My A. gigas LOVE cucumber.  I give them some leafy greens most nights, and they'll devour it before morning.  Mine also do not care much for banana, they really seem to prefer veggies over fruits.  They enjoy the rind of a melon, but not the fleshy parts. I gave them the end bits of both a zucchini and a summer squash the other night- they chowed down on the zucchini, but never touched the yellow squash.  So, it would seem that they do have preferences, lol.

It is VERY important to clean all food items before you place them into the tank.  Commercial food is LOADED with parasites!  I recommend organically-grown produce, as they use little to no chemicals at all, but they also cost more.     Even if you purchase an item that is advertised as 'pre-washed and ready to eat!,' wash it.  Thorough rinsing under warm water is generally good enough.  

I also use calcium dust on their food every now and then. If you use the dust, be sure to use a very light coating, or the pedes might refuse to eat the food it is on.  I've read that the oak leaves themselves are actually a supply of calcium, so they don't need the supplements often at all.  Also, dark leafy greens provide some calcium as well. 

Millipedes also need protein in their diet!  I have heard of people using dog food (dry), hermit crab food and tropical fish flakes for this.  I use aquatic turtle food, since I have it on hand.  Some vegetables are a decent supply of protein as well though: mushrooms, artichoke, pumpkin, spinach, sweet potato- there's a long list!


----------



## malevolentrobot (Apr 8, 2011)

Fyreflye said:


> My A. gigas LOVE cucumber.  I give them some leafy greens most nights, and they'll devour it before morning.  Mine also do not care much for banana, they really seem to prefer veggies over fruits.  They enjoy the rind of a melon, but not the fleshy parts.
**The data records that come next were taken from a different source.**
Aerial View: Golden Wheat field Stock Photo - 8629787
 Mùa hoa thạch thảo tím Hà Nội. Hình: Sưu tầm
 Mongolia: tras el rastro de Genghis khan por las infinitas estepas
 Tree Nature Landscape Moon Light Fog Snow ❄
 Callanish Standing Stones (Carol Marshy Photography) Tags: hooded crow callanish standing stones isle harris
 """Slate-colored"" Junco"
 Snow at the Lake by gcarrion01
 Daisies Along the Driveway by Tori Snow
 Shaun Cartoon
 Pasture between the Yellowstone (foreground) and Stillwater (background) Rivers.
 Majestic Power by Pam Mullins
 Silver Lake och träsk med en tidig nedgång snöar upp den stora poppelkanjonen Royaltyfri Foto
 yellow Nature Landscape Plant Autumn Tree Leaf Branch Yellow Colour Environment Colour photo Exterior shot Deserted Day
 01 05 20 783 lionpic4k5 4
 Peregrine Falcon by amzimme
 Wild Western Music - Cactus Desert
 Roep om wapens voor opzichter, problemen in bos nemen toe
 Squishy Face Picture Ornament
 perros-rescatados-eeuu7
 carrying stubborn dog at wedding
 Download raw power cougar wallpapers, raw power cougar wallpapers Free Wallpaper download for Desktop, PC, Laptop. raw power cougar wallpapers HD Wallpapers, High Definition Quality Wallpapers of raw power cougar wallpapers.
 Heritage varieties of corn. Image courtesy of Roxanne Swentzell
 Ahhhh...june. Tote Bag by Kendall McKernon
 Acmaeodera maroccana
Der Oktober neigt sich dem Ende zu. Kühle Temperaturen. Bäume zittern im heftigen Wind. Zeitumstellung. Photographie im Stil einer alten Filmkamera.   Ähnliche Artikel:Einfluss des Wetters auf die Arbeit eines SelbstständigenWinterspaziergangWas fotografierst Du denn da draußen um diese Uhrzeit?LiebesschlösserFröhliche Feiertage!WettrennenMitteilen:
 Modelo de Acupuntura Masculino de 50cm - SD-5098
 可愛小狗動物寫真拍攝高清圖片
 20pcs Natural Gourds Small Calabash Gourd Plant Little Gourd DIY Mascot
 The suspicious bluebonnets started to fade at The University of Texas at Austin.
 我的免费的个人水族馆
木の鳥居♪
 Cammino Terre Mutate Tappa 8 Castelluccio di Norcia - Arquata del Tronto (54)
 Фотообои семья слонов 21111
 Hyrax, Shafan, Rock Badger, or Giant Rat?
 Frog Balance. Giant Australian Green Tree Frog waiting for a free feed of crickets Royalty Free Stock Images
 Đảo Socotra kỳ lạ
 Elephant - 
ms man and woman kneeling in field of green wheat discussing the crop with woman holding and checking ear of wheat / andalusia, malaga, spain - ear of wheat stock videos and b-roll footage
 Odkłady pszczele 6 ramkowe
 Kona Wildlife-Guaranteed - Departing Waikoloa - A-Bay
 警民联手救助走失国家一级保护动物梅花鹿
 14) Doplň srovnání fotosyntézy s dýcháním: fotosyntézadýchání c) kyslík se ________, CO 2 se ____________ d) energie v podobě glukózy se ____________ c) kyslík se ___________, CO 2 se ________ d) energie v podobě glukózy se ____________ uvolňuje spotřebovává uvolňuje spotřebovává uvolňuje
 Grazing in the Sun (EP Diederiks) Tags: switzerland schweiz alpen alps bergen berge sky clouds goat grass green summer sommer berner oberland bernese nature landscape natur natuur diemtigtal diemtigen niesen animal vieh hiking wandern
I gave them the end bits of both a zucchini and a summer squash the other night- they chowed down on the zucchini, but never touched the yellow squash.  So, it would seem that they do have preferences, lol.


haha, thanks for giving me some other ideas to keep in mind. and yeah, yellow squash was a no-go. other than kiwi, i haven't found a fruit they will _reliably_ eat.

i always figured dark greens would provide calcium, but it wouldn't be enough. i recall reading AGBs needed more calcium than other millis, but i can't find where i read it. i'd love to know if this is an actual fact.


----------



## ballpythonteen (Apr 8, 2011)

if anyone  breeds them i would love to put on the list i love these guys wouldnt mind getting some to start a colony at my old work we used banana peel, greens, shredded carrot to feed them daily and removed the old


----------



## The Collector (Apr 9, 2011)

malevolentrobot said:


> haha, thanks for giving me some other ideas to keep in mind. and yeah, yellow squash was a no-go. other than kiwi, i haven't found a fruit they will _reliably_ eat.
> 
> i always figured dark greens would provide calcium, but it wouldn't be enough. i recall reading AGBs needed more calcium than other millis, but i can't find where i read it. i'd love to know if this is an actual fact.


These guys love calcium, and it helps them grow. I used to use egg shells. It is a fact that they need a lot of calcium compared to other millis, but I wouldn't say more. They're pretty tough.


----------



## EndlessForms (Apr 9, 2011)

luuuuuckkkkyyyyyyyyy    :} :razz: :drool: these guys are awesome!  have one male that molted to the size of these guys so glad he's finally got his black color


----------



## scoloclown (Apr 9, 2011)

i will add that my AGB's love cucumber as well. they also really love sweet potato, and they will go through collard green stems as well. a lot of sources on the internet say they have weak mandibles–and they probably do compared to some species–but mine will eat the collard green stems no problem. i also feed the Mazuri tortoise chow as well. AGB's will eat almost anything you place in their enclosure. some people even feed peanut butter. i've never tried it, though.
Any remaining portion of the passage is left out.